Local companies are faring reasonably well, mainly because they are relatively cheap, says Chris Gilmour, independent investment analyst with Salmour Research. The weak rand also makes them attractive, he says.

“South African companies tend to be extremely well managed in global terms, which confers another significant advantage upon them,” Gilmour says. If global interest rates remain low, “I would expect to see the momentum of private equity and other types of buyouts ... remaining high into next year.”

Farai Mapfinya, CEO and chief investment officer at Aequalis Asset Managers, says although M&A momentum slowed somewhat in the second half of 2021 compared with the first half, he expects some consolidation — especially in sectors that were most affected by the pandemic.

He says South African companies present lower risk for international investors as they are “generally well run and the governance framework is up there with the best in the world”.

“Another less-talked-about aspect has been the level of emigration by high-level decision-makers over the past two decades. These players still hold South Africa close to their hearts and inevitably have brought greater visibility to South Africa,” he says.

Blake says companies operating in sectors that provide goods and services to a growing urban and consumer population will attract increasing interest from international investors.

SA and Africa are still relatively “unexposed to some major international brands who are seeking distribution platforms to access local markets; the acquisition of Distell by Heineken is a case in point”.

There is also likely to be further domestic M&A activity. 

“I think a lot of domestic businesses are going to look inward as to how they can create value for shareholders.
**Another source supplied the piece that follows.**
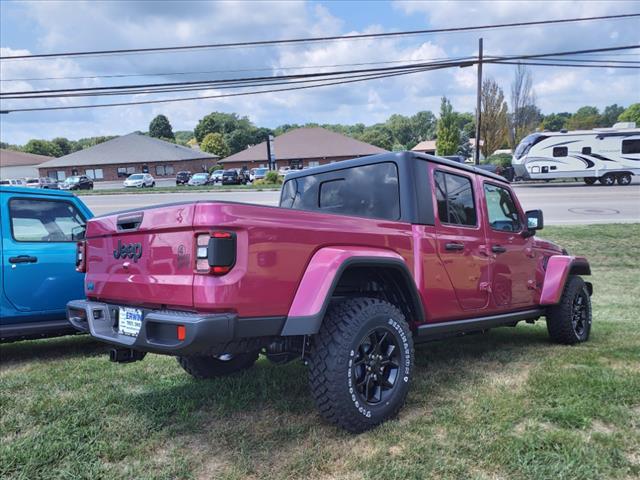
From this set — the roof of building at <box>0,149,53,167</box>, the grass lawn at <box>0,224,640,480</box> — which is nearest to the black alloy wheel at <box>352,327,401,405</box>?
the grass lawn at <box>0,224,640,480</box>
They’ve been too comfortable and investors are going to start prodding them to use their assets and balance sheets more productively,” says Shapiro.

In 2021 there were a number of deals in retail, mining and financial services. These include Mr Price’s purchase of kitchenware company Yuppiechef, and TFG buying online shopping group Quench, linen brand Granny Goose and manufacturer Cotton Traders.

Sanlam and Absa merged their investment management businesses, Alexander Forbes sold its life business to Sanlam, and Standard Bank took full control of Liberty.

In the mining sector, Royal Bafokeng Platinum has attracted interest from rivals Impala Platinum and Northam.

Gilmour cautions that further consolidation in the local market may be limited by competition considerations.

“There is already a high concentration of power in many industries and so allowing local firms to buy each other up may prove to be difficult in many instances,” he says.